» **Reading text**:
□ □ □

It would seem that what you are saying is that you can mimic a given
pitch. It's a little bit like relative pitch but not precisely the
way you describe it. But in any event if you are a singer, your skill
will certainly serve you well. (And those who would play with you)
Someone can play any note for me on the piano. I can then weeks or even
months later figure out which note was played by playing a few notes
until I hit the right one. I have no idea which note it is and I don't
play the piano.
The same goes for the first few notes of any melody. Months later I can
come back and figure out very quickly how it started. Not just the
intervals between the notes but the exact keys on yhe piano.
Erich
Steve P.
Lyudmila (lyud...@aol.com) wrote:
: I cannot hear a note and tell you what it is, that is, an 'A' or a 'B',
: etc., yet, I claim that I do know exactly what note it is, and, I can
: prove it by humming the very note without any 'hunting' for the correct
: pitch. If I can produce the correct pitch, and I can, then, I must know
: it. Still, I can't name the pitch. Summing up, if I hear any pitch, I
: immediately know what the pitch is, and, I can adjust my vocal cords to
: produce the exact frequency, however, I can't name the pitch. So, perfect
: pitch is not the ability to know what a heard note is, but, the ability to
: name it. Weird.
--
>Lyudmila said:
><<I can prove it by humming the very note without any 'hunting' for
>the correct pitch. If I can produce the correct pitch, and I can,
>then, I must know it. Still, I can't name the pitch. Summing up,
>if I hear any pitch, I immediately know what the pitch is, and, I
>can adjust my vocal cords to produce the exact frequency, however, I
>can't name the pitch. So, perfect pitch is not the ability to know
>what a heard note is, but, the ability to name it. Weird.>>
>
>I think what you have described is just the ability to reproduce a
>note after you've heard it. My understanding of perfect pitch is
>that it is more than that... for example, if someone sings you a
>song, then sings the song later that day but pitched a little
>differently, you would be able to say "Hey, earlier you started on
>*this* note" and then sing that note. I know someone with perfect
>pitch who can hear if an instrument is tuned just a little bit
>differently than on another occasion; who hears all the little
>imprecisions of tuning in an ensemble. I think having perfect pitch
>is not just being able to say "that note is an A", but, having heard
>a note and put a name to it, to perceive that note with its name
>mentally the same way we can see a color in our mind's eye and know
>that it is red or blue. We can close our eyes and see red and know
>it is called red. Someone with perfect pitch can think of a note,
>how it sounds, and know what note it is. (Just my impression, I
>don't have perfect pitch myself.)
Perfect pitch is not the simple ability to reproduce a note or tone after
you've heard it, it's a lot more than that, and it's in the same realm as
people who can do mental tricks with numbers that would stun an electronic
calculator. You're born with it; it can't be acquired, and training won't
help, except that you _can_ develop good *relative* pitch by training.

□ □ □

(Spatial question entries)
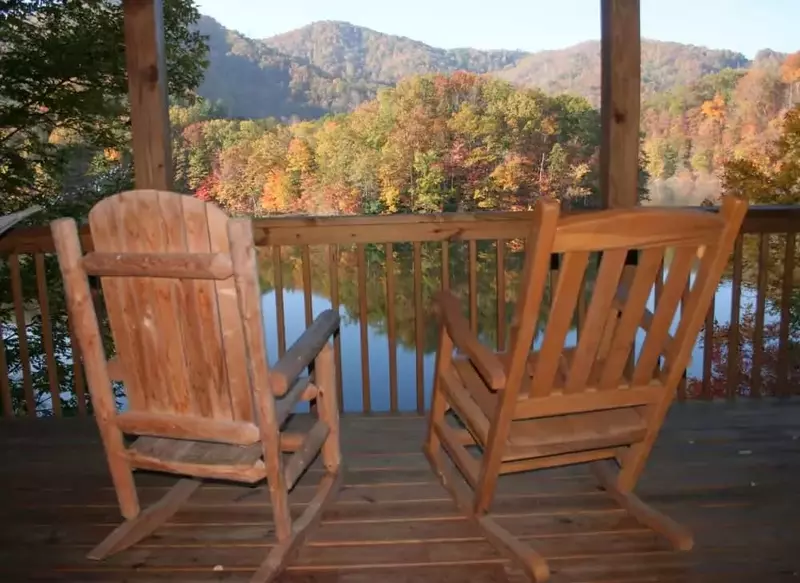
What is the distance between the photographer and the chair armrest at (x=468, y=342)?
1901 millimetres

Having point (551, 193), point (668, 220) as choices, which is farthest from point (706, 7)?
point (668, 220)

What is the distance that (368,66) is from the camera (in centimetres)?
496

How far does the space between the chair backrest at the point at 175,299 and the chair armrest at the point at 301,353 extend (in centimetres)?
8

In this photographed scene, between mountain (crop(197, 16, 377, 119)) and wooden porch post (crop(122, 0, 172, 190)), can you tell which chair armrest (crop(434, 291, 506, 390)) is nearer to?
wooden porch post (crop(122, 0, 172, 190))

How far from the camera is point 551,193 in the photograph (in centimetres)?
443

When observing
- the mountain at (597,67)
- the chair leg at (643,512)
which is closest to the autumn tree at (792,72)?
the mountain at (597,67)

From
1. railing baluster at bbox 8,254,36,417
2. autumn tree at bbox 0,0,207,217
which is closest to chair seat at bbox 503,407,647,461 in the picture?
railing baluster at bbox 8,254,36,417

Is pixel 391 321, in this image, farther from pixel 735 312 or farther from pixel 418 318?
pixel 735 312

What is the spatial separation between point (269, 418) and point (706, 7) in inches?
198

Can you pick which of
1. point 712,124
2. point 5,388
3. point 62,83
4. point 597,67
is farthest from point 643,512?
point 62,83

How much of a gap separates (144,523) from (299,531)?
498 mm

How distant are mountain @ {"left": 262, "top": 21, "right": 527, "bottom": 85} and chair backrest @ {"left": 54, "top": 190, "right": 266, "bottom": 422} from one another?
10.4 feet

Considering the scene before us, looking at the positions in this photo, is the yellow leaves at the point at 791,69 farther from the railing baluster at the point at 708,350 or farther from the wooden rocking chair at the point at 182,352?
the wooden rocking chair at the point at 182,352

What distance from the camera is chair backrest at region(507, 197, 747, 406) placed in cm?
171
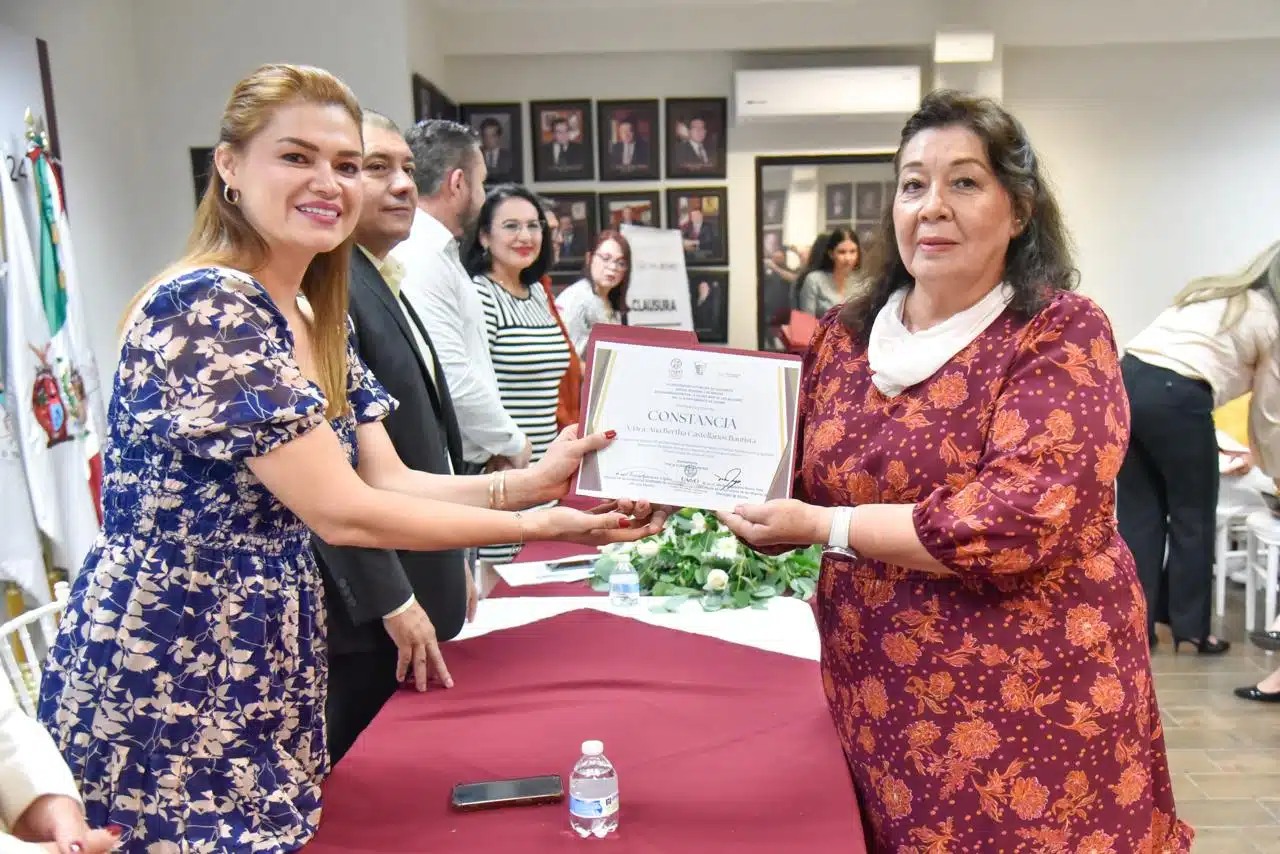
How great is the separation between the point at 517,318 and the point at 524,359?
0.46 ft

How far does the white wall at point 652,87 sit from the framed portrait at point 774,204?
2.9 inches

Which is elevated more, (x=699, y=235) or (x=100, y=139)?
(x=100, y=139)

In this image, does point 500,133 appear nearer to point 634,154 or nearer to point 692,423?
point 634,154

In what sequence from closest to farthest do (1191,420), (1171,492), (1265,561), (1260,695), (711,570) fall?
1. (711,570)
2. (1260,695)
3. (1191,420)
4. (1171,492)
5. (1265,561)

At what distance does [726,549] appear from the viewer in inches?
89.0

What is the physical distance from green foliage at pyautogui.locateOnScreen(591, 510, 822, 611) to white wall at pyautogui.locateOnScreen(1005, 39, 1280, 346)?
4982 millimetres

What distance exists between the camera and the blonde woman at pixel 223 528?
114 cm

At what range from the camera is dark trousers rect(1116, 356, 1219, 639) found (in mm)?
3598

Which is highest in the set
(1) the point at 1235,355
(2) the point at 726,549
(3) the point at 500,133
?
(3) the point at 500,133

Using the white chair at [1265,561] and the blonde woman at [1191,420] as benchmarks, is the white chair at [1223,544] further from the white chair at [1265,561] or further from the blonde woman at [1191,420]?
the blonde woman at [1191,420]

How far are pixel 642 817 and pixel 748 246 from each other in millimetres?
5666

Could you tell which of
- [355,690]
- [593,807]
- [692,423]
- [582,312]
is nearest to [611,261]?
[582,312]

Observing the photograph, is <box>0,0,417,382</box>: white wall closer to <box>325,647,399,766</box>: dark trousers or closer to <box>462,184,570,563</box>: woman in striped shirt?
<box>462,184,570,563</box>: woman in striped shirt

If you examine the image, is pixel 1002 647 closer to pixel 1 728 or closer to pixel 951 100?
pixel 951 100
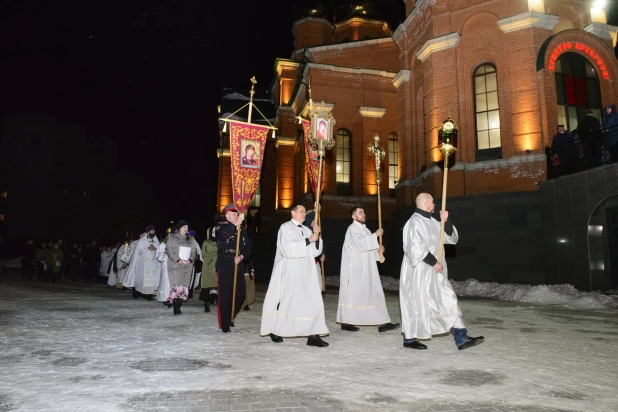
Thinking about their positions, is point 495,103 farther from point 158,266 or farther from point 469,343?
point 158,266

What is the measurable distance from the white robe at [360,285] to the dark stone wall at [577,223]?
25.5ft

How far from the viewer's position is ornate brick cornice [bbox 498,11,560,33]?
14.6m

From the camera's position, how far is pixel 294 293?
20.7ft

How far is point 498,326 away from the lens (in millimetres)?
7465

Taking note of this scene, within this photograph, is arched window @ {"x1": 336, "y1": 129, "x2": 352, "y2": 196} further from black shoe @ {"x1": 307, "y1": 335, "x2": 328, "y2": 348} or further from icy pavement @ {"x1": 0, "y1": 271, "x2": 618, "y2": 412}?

□ □ □

» **What you will do**:
Extend the perfect pitch discussion with a further passage that follows on from its last sentence.

» **In response**:
I knew a woman with perfect pitch. You could sit down at a piano and
play a chord with as many notes as you wanted, any combination of notes,
ten, if your fingers could to it, and she would proceed to name each and
every note you played while facing in another direction.
Toscanini, it's said, when given a magnificent phonograph system by
RCA, begged them to take it back because he couldn't stand listening
to it's off-pitch turntable. They fixed it, of course....it was off
by perhaps an eighth of a tone.
_____________________________________________________________________
Chuck Ross South Holland, IL KC9FL ckr...@wwa.com
> Perfect pitch is not the simple ability to reproduce a note or tone after
> you've heard it, it's a lot more than that, and it's in the same realm as
> people who can do mental tricks with numbers that would stun an electronic
> calculator. You're born with it; it can't be acquired, and training won't
> help, except that you _can_ develop good *relative* pitch by training.
David Burge would insist you *can* learn perfect pitch. Opinions of those who
have taken his course vary, but the guy *is* for real.
--
Marc Sabatella
--
ma...@fc.hp.com
http://www.fortnet.org/~marc/
--
All opinions expressed herein are my personal ones
and do not necessarily reflect those of HP or anyone else.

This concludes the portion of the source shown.